→ Task goal:
The listing is to be returned word for word, without its images.
───── Dataset excerpt ─────
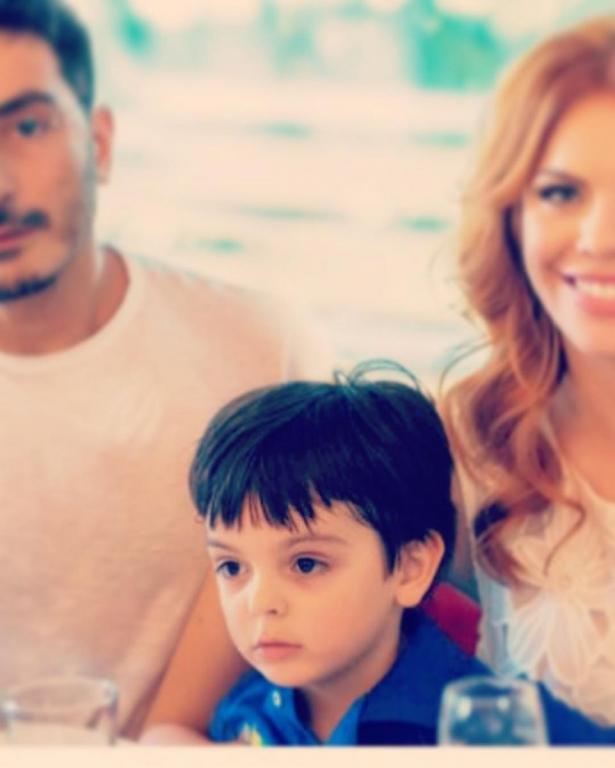 сточкая с сыном и мужем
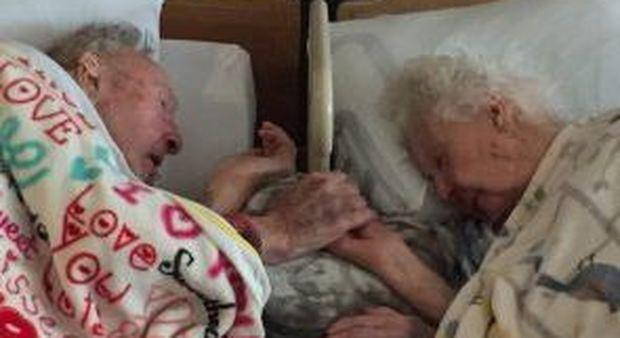 A 100 anni stringe la mano alla moglie di 96 che sta morendo: la foto dei nonni che ha commosso il web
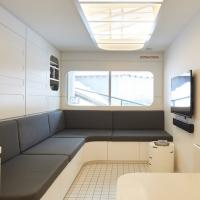 Мінімалістська квартира, натхненна японською капсулою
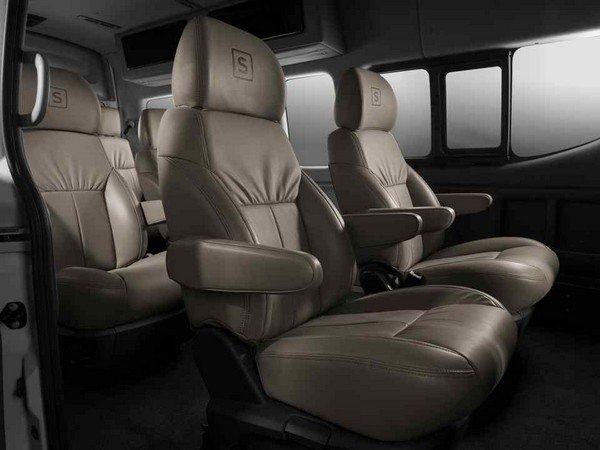 Nissan Urvan Premium S 2018 seating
─────
→ Exercise answer:
 сточкая с сыном и мужем
 A 100 anni stringe la mano alla moglie di 96 che sta morendo: la foto dei nonni che ha commosso il web
 Мінімалістська квартира, натхненна японською капсулою
 Nissan Urvan Premium S 2018 seating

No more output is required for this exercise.